Willem Buiter has an excellent post up at the FT asking, basically, why on earth the European Central Bank is sitting on its hands while the Euro area undergoes inflation. He points out that its attitude toward deflation is both dumb and in violation of its legal mandate under the treaty establishing it:
The asymmetry in the response of the ECB to inflation rates above the level deemed consistent with price stability in the medium term, as opposed to inflation rates below that level is staggering and poses a material risk to the independence of the institution. [...] The ECB is violating its price stability mandate by tolerating, aiding and abetting deflation in the Euro Area.

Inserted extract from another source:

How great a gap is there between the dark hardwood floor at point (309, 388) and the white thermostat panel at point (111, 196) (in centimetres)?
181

Buiter observes that recent changes in the relative position of the “core” vs “headline” inflation rate give us a case study in this asymmetry:

When the headline rate was high but the core rate was below the ECB’s long-term 2 percent target, the ECB emphasized the headline rate and tightened monetary policy. But now that the headline rate is negative, the ECB chooses to emphasize the core rate and decline to ease further. I would note, in addition, that even the core rate is substantially below the ECB’s self-proclaimed target.
When I was in Germany, my group had the opportunity to speak with Bundesbank President Alex Weber. Unfortunately, the discussion was off the record. But suffice it to say that in keeping with stereotype, rather than in keeping with the actual legal mandate of the ECB, Weber’s point of view is very much that this kind of asymmetry is appropriate and he was very committed to the idea that the purpose of central bank independence is to allow one to be indifferent to the human consequences of this kind of commitment to low inflation at all costs. That really doesn’t seem correct to me. Among other things, as Buiter says it seems to me that this behavior is actually threatening the ECB’s independence. It’s one thing to go against a plain reading of your legal mandate. And it’s one thing to allow employment and production to become depressed. But to do the two simultaneously is willfully playing with fire.
The rubber hasn’t really hit the road on this issue yet since the recession’s not that bad in France and Germans are maniacal about inflation. But things are really falling apart in Spain and Ireland and the Germans are probably looking at a big run-up in unemployment soon, too.
October 19th, 2009 at 1:05 pm
Do you mean “deflation”?
October 19th, 2009 at 1:07 pm
Yeah. This is the kind of error that actually does interfere with comprehension. Correct this quick, Matt.
October 19th, 2009 at 1:10 pm
I hope for Europe’s sake and for the world’s that the ECB isn’t like the Fed, but if it is, then it’s hardly surprising that it has held off lowering rates until after the center-right victory.
October 19th, 2009 at 1:20 pm
Once again, Think Progress – you have my e-mail. It’s hard to find work these days. For a small fee I will proofread Matt’s posts and we will all be better off.
October 19th, 2009 at 1:21 pm
Matt this post is basically incomprehensible unless you fix your mistake, bro.
October 19th, 2009 at 1:25 pm
The ECB is sitting put because that is what the Germans want. The Euro was a stupid idea and Europe will realize it sooner or later.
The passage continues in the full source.